3. Storage and Retrieval

Data structures that power Database

Storing and reading data from JSON costly O(n)
We need to use indexes. They make writing slow.
Trade-off in storage systems: Well-chosen indexes speed up read queries, but every index slows down writes, so DBs don’t usually index everything by default. But you choose the indexes.
Hash indexes
- Key-value store (similar to a dictionary type)
- The simplest possible index strategy is to keep an in-memory hashmap where every key is mapped to a byte offset in the data file - the location at which value can be found (Bitstack do this)
- To solve running out of disk space, is to break the log into segments of a certain size by closing a segment file when it reaches a certain size, and then make subsequent writes to a new segment file. We can then perform compaction on these segments.
- We do a companion of a key-value update log, retaining only the most recent value for each key. Can be done in a background thread.
- If a crash happens, we can restore each segment by re-reading the entire segment file from the beginning to the end.
- Hash-table has limitations → must fit in memory, and range queries are not efficient
SSTables and LSM-Trees
- We require that the sequence of key-value pairs is sorted by key. (Sorted String Table or SSTable). With this format, we cannot append a new key-value pair to the segment immediately.
- We merge several SSTable segments into one, retaining only the most recent value
- They’re basically files that store key-value pairs in sorted order. Because they’re sorted and written only once, reading and merging data is fast and predictable.
- In order to find a key, you no need to keep index of all keys in memory. You jump from the name that preceded it alphabetically.
- How the storage engine works:
  - When write comes in, add it to the in-memory balanced tree data structure (red-black tree), i.e. memtable
  - When the memtable gets bigger than some threshold (a few MBs), write it out to an SSD as an SSTable file.
  - To serve a read request, first try to find a key in the memtable, then in the most recent on-disk segment, then in the next-older segment, etc.
  - From time to time, run merging and compaction process inthe background
- IT works well, but it has one problem: if the DB crashes, the most recent writes are lost. We can use separate log on disk to which every write is immediately appenede and write it out to an SSTable.
- This is used in LevelDB and RocksDB, key-value storage engine libraries.
- Patrick O’Neil describes this indexing structure under the Log-Structured Merge-Tree (LSM-Tree)

B-Trees
- They also keep key-value pairs sorted by key
- B-Trees break the DB into fixed-sized blocks or pages (4kb in size) and read or write one page at a time.
- Each page can be identified using an address or location, which allows one page to referto another (similar to a point but on disk)
- The number of references to child pages in one page is called the branching factor.
- The algorithm ensures that the tree remains balanced → a B-tree with n keys always has a depth of O(log n).
- Most databases can fit into a B-tree that is 3-4 levels deep
- To make DB resilient to crashes, it is common to include an additional data structure on a disk: a write-ahead log (WAL or redo log), an append-only file to which every B-tree modification must be written before it can be applied to the page of the tree itself.

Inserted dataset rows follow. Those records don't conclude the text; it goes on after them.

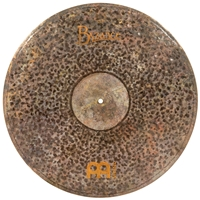 "Byzance Extra Dry 22"" Thin Ride"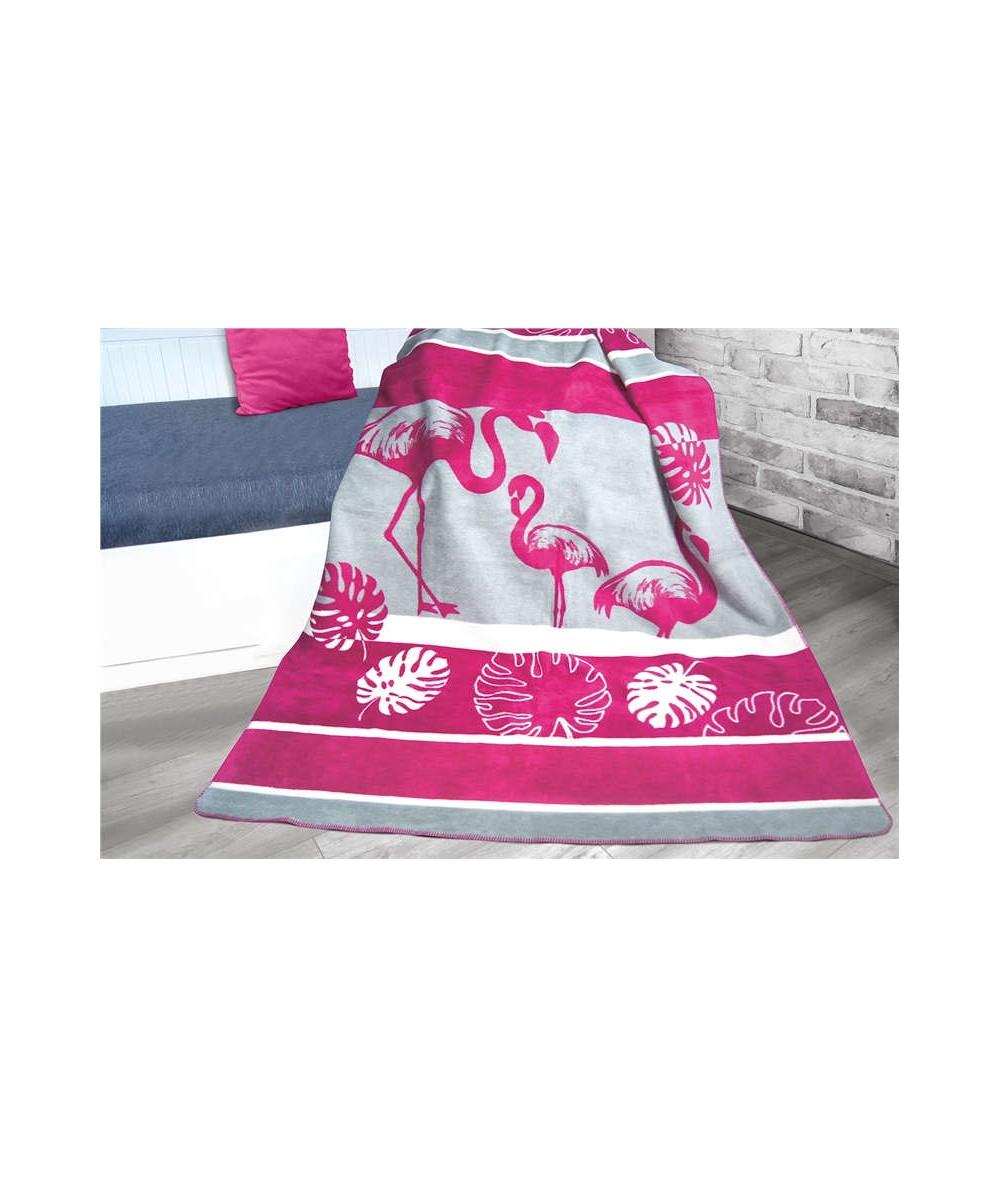 Polski koc bawełniany Glamour 150x200 Flamingo GRENO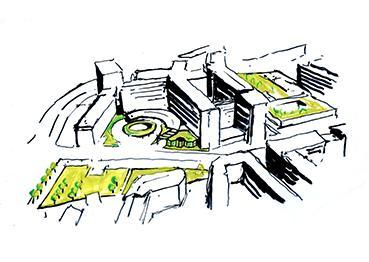 Végétalisation de façade et de toiture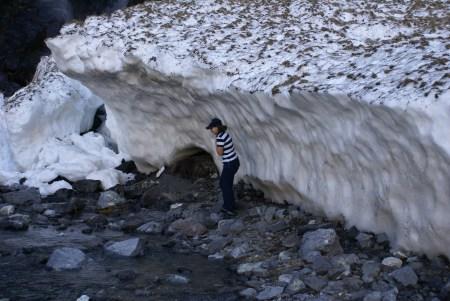 D. qui se gèle le temps d'une photo, mes propres pieds n'ont pas été ravis du voyage sur la neige avec mes tongs...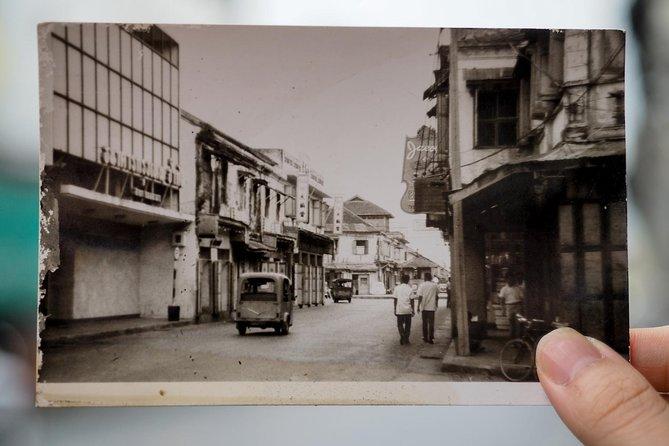 Sam Phraeng, A Day as a Time Traveler, Bangkok, Join Tour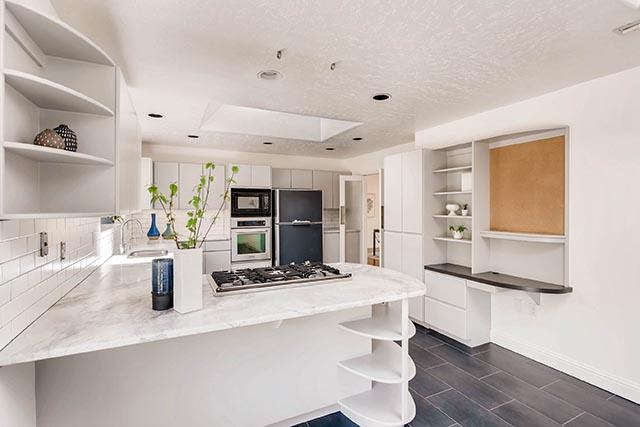 4234 SW Westdale Dr Portland-print-009-12-Kitchen-2700x1800-300dpi.jpg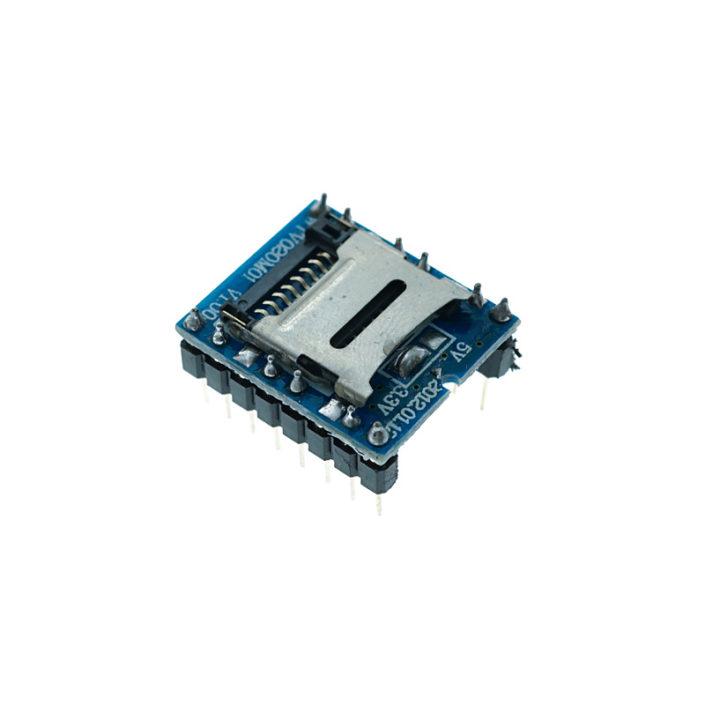 U-Disk Audio Play TF Mini SD Card Module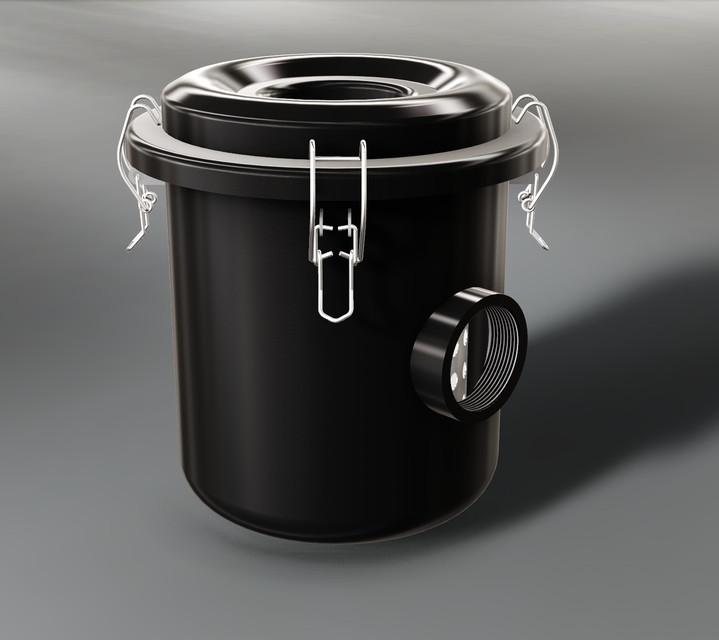 Vacuum Pump Filter   3D CAD Model Library   GrabCAD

Comparing B-Trees and LSM-trees
- LSM-trees are faster for writes, while B-trees are faster for reads.
- LSM-trees can be compressed better, with smaller files on a disk
- The downside of LSM-trees is that the compaction process can interfere with the performance of ongoing reads and writes
- Another issue with compaction arises at high write throughput→ the disk's finite write bandwidth needs to be shared between the initial write and the compaction threads running in bg
- Mostly used for primary keys
Other indexing structures
- secondary index
- heap files
- clustered index
- concatenated index
- In-memory database (VoltDB, MemSQL, …)

Transaction Processing or Analytics

OLAP vs OLTP
SQL is good for both
Data warehousing → separate DB that analysts can use without affecting OLTP operations. Contains a read-only copy of the data in all various OLTP systems. Uses ETL to get data.
Star and Snowflakes → schema for analytics. Snowflake scheme, dimensions are broken down in subdimensions

Column-Oriented Storage

Don’t store all their values from one row together, but store all the values from each column together.